Correlation Between Stagwell and Integral
Can any of the company-specific risk be diversified away by investing in both Stagwell and Integral at the same time? Although using a correlation coefficient on its own may not help to predict future stock returns, this module helps to understand the diversifiable risk of combining Stagwell and Integral into the same portfolio, which is an essential part of the fundamental portfolio management process.
By analyzing existing cross correlation between Stagwell and Integral Ad Science, you can compare the effects of market volatilities on Stagwell and Integral and check how they will diversify away market risk if combined in the same portfolio for a given time horizon. You can also utilize pair trading strategies of matching a long position in Stagwell with a short position of Integral. Check out your portfolio center. Please also check ongoing floating volatility patterns of Stagwell and Integral.
Diversification Opportunities for Stagwell and Integral
Significant diversification
The 3 months correlation between Stagwell and Integral is 0.05. Overlapping area represents the amount of risk that can be diversified away by holding Stagwell and Integral Ad Science in the same portfolio, assuming nothing else is changed. The correlation between historical prices or returns on Integral Ad Science and Stagwell is a relative statistical measure of the degree to which these equity instruments tend to move together. The correlation coefficient measures the extent to which returns on Stagwell are associated (or correlated) with Integral. Values of the correlation coefficient range from -1 to +1, where. The correlation of zero (0) is possible when the price movement of Integral Ad Science has no effect on the direction of Stagwell i.e., Stagwell and Integral go up and down completely randomly.
Pair Corralation between Stagwell and Integral
Given the investment horizon of 90 days Stagwell is expected to generate 0.69 times more return on investment than Integral. However, Stagwell is 1.45 times less risky than Integral. It trades about 0.4 of its potential returns per unit of risk. Integral Ad Science is currently generating about -0.06 per unit of risk. If you would invest 627.00 in Stagwell on August 27, 2024 and sell it today you would earn a total of 155.00 from holding Stagwell or generate 24.72% return on investment over 90 days.

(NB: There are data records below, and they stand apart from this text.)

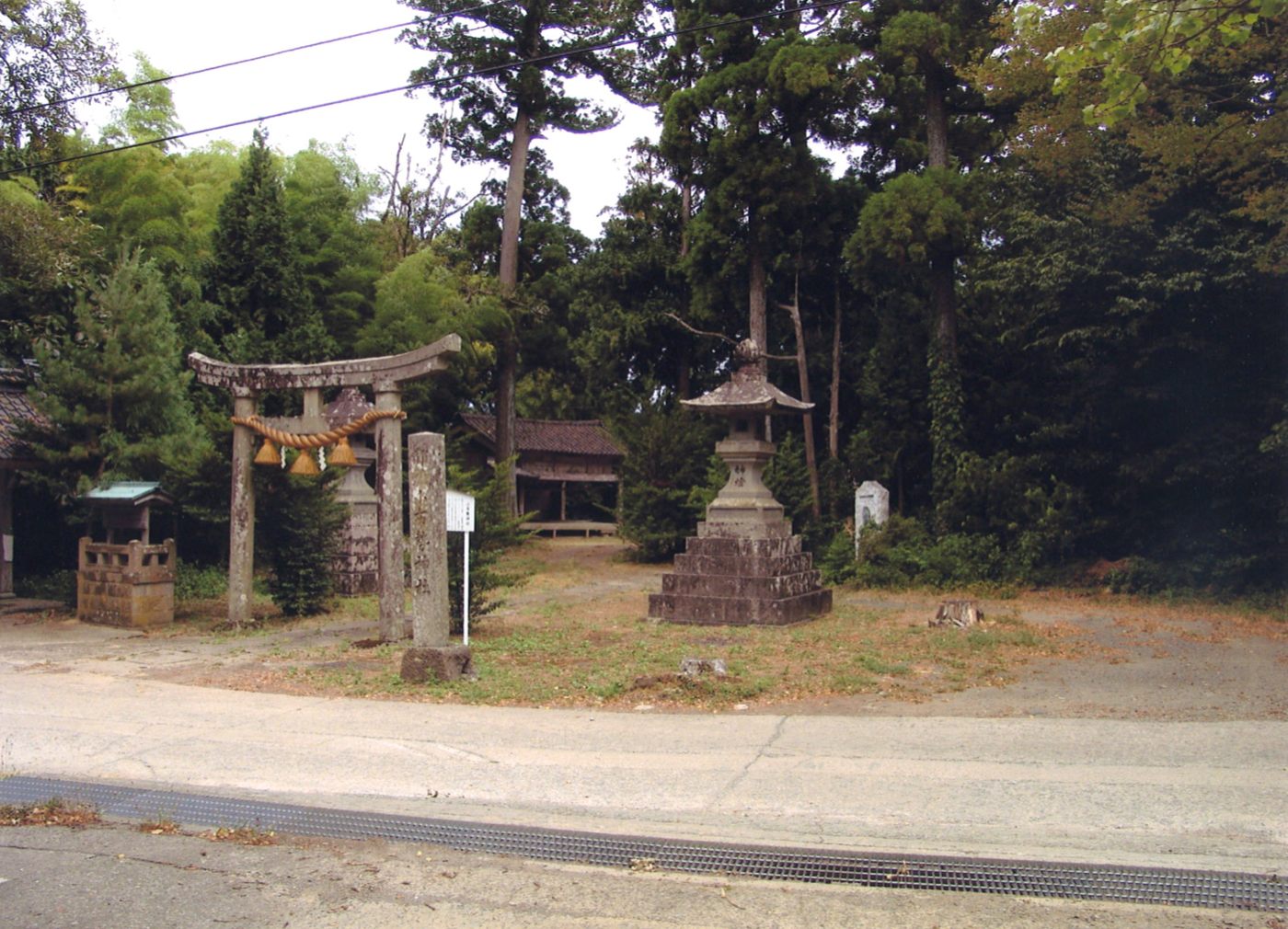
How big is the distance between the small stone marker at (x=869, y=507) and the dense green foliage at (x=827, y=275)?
0.45 m

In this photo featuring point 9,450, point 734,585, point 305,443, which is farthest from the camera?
point 9,450

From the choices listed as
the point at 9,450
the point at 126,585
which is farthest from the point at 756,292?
the point at 9,450

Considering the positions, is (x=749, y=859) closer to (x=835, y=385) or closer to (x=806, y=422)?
(x=806, y=422)

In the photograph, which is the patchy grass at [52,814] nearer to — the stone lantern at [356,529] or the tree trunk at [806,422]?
the stone lantern at [356,529]

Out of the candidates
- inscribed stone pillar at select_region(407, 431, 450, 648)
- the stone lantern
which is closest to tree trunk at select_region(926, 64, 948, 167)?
the stone lantern

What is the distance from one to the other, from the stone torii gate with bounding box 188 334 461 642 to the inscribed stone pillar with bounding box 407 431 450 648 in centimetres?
204

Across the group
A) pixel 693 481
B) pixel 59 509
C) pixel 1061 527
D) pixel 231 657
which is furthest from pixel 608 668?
pixel 693 481

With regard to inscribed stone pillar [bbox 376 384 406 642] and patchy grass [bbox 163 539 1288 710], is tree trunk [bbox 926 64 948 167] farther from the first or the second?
inscribed stone pillar [bbox 376 384 406 642]

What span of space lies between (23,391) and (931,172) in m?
18.3

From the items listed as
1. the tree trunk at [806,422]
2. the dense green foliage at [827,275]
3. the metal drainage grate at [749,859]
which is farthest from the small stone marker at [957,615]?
the metal drainage grate at [749,859]

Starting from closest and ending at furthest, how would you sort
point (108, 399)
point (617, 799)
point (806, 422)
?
point (617, 799) → point (108, 399) → point (806, 422)

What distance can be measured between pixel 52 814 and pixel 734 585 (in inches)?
420

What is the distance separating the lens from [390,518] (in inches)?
522

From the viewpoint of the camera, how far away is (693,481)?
27.1 meters
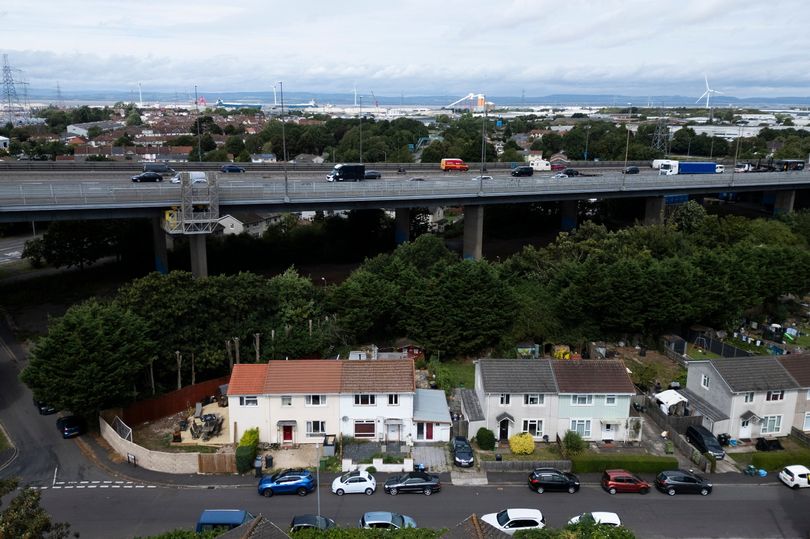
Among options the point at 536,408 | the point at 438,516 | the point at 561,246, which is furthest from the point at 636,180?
the point at 438,516

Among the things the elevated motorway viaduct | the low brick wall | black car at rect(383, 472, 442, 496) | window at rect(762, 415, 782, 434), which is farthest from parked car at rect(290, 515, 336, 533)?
the elevated motorway viaduct

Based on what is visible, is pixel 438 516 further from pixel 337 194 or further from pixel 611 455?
pixel 337 194

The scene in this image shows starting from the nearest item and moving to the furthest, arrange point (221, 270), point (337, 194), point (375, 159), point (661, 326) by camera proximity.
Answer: point (661, 326) < point (337, 194) < point (221, 270) < point (375, 159)

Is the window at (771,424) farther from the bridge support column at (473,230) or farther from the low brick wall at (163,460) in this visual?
the bridge support column at (473,230)

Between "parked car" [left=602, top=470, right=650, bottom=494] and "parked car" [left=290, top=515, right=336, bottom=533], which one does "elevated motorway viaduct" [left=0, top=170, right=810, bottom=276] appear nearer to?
"parked car" [left=290, top=515, right=336, bottom=533]

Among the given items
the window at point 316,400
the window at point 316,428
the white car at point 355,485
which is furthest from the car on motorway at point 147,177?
the white car at point 355,485

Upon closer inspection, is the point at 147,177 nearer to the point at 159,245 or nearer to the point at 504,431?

Time Period | 3 Months [change] |
Direction | Moves Together |
Strength | Insignificant |
Accuracy | 100.0% |
Values | Daily Returns |
Stagwell vs. Integral Ad Science
Performance |
Timeline |
Stagwell |
Integral Ad Science |
Stagwell and Integral Volatility Contrast
Predicted Return Density |
Returns |
Pair Trading with Stagwell and Integral
The main advantage of trading using opposite Stagwell and Integral positions is that it hedges away some unsystematic risk. Because of two separate transactions, even if Stagwell position performs unexpectedly, Integral can make up some of the losses. Pair trading also minimizes risk from directional movements in the market. For example, if an entire industry or sector drops because of unexpected headlines, the short position in Integral will offset losses from the drop in Integral's long position.Stagwell vs. Innovid Corp | Stagwell vs. Interpublic Group of | Stagwell vs. Cimpress NV | Stagwell vs. Criteo Sa |
Integral vs. Mirriad Advertising plc | Integral vs. INEO Tech Corp | Integral vs. Innovid Corp | Integral vs. Townsquare Media |
Check out your portfolio center.Note that this page's information should be used as a complementary analysis to find the right mix of equity instruments to add to your existing portfolios or create a brand new portfolio. You can also try the Portfolio Volatility module to check portfolio volatility and analyze historical return density to properly model market risk.